China to continue rare earth protection policies

China will continue to protect its rare earth resources while working to solve disputes with other countries on its rare earth policies within the World Trade Organization (WTO) framework, an official with China’s industry watchdog said Wednesday.

“In any case, the Chinese government will surely provide reasonable protection for rare earth resources and ensure environmental protection and sustainable development while making use of the resources,” Zhu Hongren, chief engineer of the Ministry of Industry and Information Technology, told a press conference Wednesday in Beijing.

The remarks came after the WTO on Monday established a panel to consider China’s exports of rare earths, tungsten and molybdenum following complaints brought by the United States, the European Union (EU) and Japan over China’s export restrictions of those materials.

Zhu said China is willing to hold discussions and carry out full consultations within the WTO framework to solve the disputes.

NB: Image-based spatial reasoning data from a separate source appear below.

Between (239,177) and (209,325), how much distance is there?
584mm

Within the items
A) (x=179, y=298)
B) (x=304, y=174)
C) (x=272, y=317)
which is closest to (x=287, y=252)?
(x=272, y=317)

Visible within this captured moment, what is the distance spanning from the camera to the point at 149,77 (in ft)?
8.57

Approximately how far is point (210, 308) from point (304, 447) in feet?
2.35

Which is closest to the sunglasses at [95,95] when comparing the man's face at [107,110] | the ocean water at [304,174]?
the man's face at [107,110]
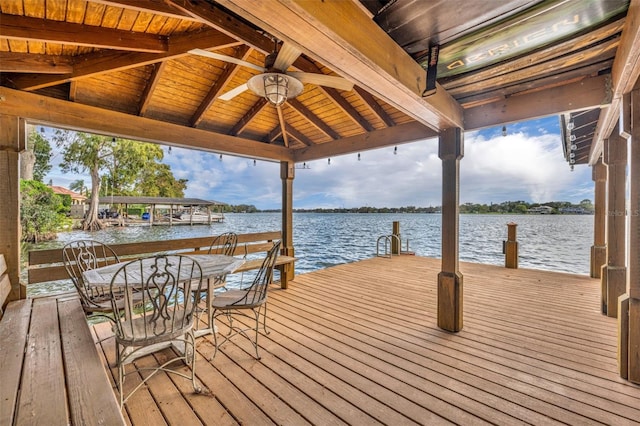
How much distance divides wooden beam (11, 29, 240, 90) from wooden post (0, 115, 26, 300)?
0.40 meters

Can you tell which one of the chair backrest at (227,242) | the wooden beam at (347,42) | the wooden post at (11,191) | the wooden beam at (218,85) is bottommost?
the chair backrest at (227,242)

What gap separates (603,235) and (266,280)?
5870mm

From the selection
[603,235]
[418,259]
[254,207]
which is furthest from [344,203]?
[603,235]

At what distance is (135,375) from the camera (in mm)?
2104

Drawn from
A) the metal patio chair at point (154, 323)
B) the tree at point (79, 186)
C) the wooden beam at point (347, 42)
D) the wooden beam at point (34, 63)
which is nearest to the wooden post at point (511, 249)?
the wooden beam at point (347, 42)

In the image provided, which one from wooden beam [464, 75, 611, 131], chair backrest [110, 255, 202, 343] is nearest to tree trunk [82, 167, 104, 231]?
chair backrest [110, 255, 202, 343]

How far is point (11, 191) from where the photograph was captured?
250cm

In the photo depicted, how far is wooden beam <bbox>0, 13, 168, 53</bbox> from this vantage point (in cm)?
182

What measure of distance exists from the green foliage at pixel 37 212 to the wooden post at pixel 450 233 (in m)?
11.2

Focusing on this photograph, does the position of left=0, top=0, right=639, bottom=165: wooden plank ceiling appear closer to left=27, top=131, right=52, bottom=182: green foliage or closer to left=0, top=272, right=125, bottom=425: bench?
left=0, top=272, right=125, bottom=425: bench

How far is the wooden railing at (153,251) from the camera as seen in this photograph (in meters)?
2.89

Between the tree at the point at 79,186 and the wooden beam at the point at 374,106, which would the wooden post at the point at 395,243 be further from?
the tree at the point at 79,186

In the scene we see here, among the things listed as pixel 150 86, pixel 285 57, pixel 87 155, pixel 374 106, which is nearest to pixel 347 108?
pixel 374 106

He reiterated that the country’s stepped up regulation on rare earth production and exports were aimed at protecting the environment from being damaged by reckless exploitation, not monopolizing the market.

“Some countries with rich rare earth resources have not mined their own land for environment protection or other reasons, but made groundless accusations against China and repeatedly ignored the widely-known pollution caused by rare earth exploitation in the country,” Zhu claimed.

Rare earth metals are vital for manufacturing an array of high-tech products, including cell phones, wind turbines, electric car batteries and missiles.

China supplies more than 90 percent of the world’s demand for rare earth metals, although its reserves account for just 23 percent of the world’s total. The mining of rare earth metals has been blamed for environmental damage in some parts of China.

China has suspended the issuance of new licenses for rare earth prospecting and mining, imposed production caps and export quotas, and announced tougher environmental standards in order to reduce the environmental damage caused by rare earth exploitation.